These are the siren calls that will never, it seems, go away. From the front page of today’s Australian:
The Coalition is being urged to abandon its aversion to public debt and give a body such as Infrastructure Australia more independence to realise the government’s goals.
Two of Australia’s most eminent economists say public borrowing is a sensible way to upgrade ageing infrastructure, provided projects pass “explicit, transparent, and robust benefit-cost assessments”.
A paper to be released today by professors Max Corden and John Freebairn argues that debt is the best way to shift the cost of paying for infrastructure to the the future generations of taxpayers who will benefit most from it.
My hope is that the Government really does have an aversion to public debt. There are, of course, certain things that governments can do that no one else can do, roadways being one of them. However the value added is in having the project completed not in the actual using up of resources along the way. The article continues:
Assistant Infrastructure Minister Jamie Briggs said he wanted to bring forward spending, if possible, to ensure the outlays not only lifted the economy but also fixed congestion on major roads.
You build a road and it takes let us say three years to get it done. And then, but only then, when it is actually operational will that road be in a position to lift the economy because it is then, but only then, contributing to our transport network. The belief that the outlays themselves, the actual construction, will lift the economy is drenched in the Keynesian notion that it is demand that drives an economy, that the actual spending is what makes an economy grow.
The only thing that can turn this economy around is that we continue to elect governments with a genuine aversion to debt and who also want to keep our taxes low.
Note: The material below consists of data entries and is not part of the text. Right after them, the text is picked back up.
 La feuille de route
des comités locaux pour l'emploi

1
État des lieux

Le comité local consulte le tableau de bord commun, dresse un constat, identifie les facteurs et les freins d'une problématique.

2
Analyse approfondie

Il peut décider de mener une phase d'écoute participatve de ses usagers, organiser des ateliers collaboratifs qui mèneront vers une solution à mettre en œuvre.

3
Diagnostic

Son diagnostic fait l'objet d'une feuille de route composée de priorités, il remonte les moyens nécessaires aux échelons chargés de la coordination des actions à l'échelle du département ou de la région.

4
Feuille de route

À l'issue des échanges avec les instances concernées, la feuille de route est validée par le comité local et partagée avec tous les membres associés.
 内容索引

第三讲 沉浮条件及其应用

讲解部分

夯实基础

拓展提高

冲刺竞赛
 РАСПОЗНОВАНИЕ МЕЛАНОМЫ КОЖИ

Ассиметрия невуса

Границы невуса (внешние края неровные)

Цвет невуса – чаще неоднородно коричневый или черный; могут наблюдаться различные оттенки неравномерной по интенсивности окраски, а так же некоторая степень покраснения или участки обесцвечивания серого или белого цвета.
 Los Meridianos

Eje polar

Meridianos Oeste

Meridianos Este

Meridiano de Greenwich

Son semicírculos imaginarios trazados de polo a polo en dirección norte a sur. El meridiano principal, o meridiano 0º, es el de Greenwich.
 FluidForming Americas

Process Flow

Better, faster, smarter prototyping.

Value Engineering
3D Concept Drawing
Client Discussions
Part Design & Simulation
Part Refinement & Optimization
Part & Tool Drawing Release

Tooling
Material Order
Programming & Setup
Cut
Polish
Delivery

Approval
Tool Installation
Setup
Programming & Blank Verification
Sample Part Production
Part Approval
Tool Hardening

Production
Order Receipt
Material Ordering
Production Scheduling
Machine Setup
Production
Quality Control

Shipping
Public spending, and even worse, higher public debt as the road to recovery is exactly what is wrong with so much of the advice governments continually receive both from outside and from within their own public sector.
Cut spending, balance the budget, lower debt, reduce regulation, improve IR and things will take care of themselves. The last Costello budget was not all that long ago. Can’t we also learn from our successes as well as our mistakes.